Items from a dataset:
* BEGIN *
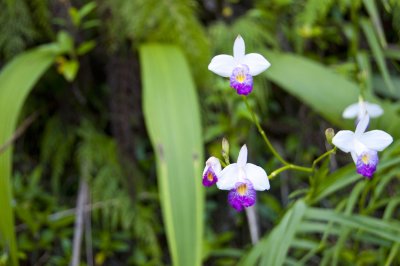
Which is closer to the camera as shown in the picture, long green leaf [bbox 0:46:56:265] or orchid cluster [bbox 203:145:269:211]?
orchid cluster [bbox 203:145:269:211]

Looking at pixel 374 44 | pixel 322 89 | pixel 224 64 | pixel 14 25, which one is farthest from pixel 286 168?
pixel 14 25

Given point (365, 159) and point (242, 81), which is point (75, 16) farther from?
* END *
GOAL OF THE EXERCISE =
Render the text of the entries above as a JSON list of strings, one string per line, omitting blank lines and leaving out the pictures.

RESPONSE TO THE TASK =
[
  "Which is closer to the camera as shown in the picture, long green leaf [bbox 0:46:56:265] or orchid cluster [bbox 203:145:269:211]?",
  "orchid cluster [bbox 203:145:269:211]",
  "Looking at pixel 374 44 | pixel 322 89 | pixel 224 64 | pixel 14 25, which one is farthest from pixel 286 168?",
  "pixel 14 25",
  "Given point (365, 159) and point (242, 81), which is point (75, 16) farther from?"
]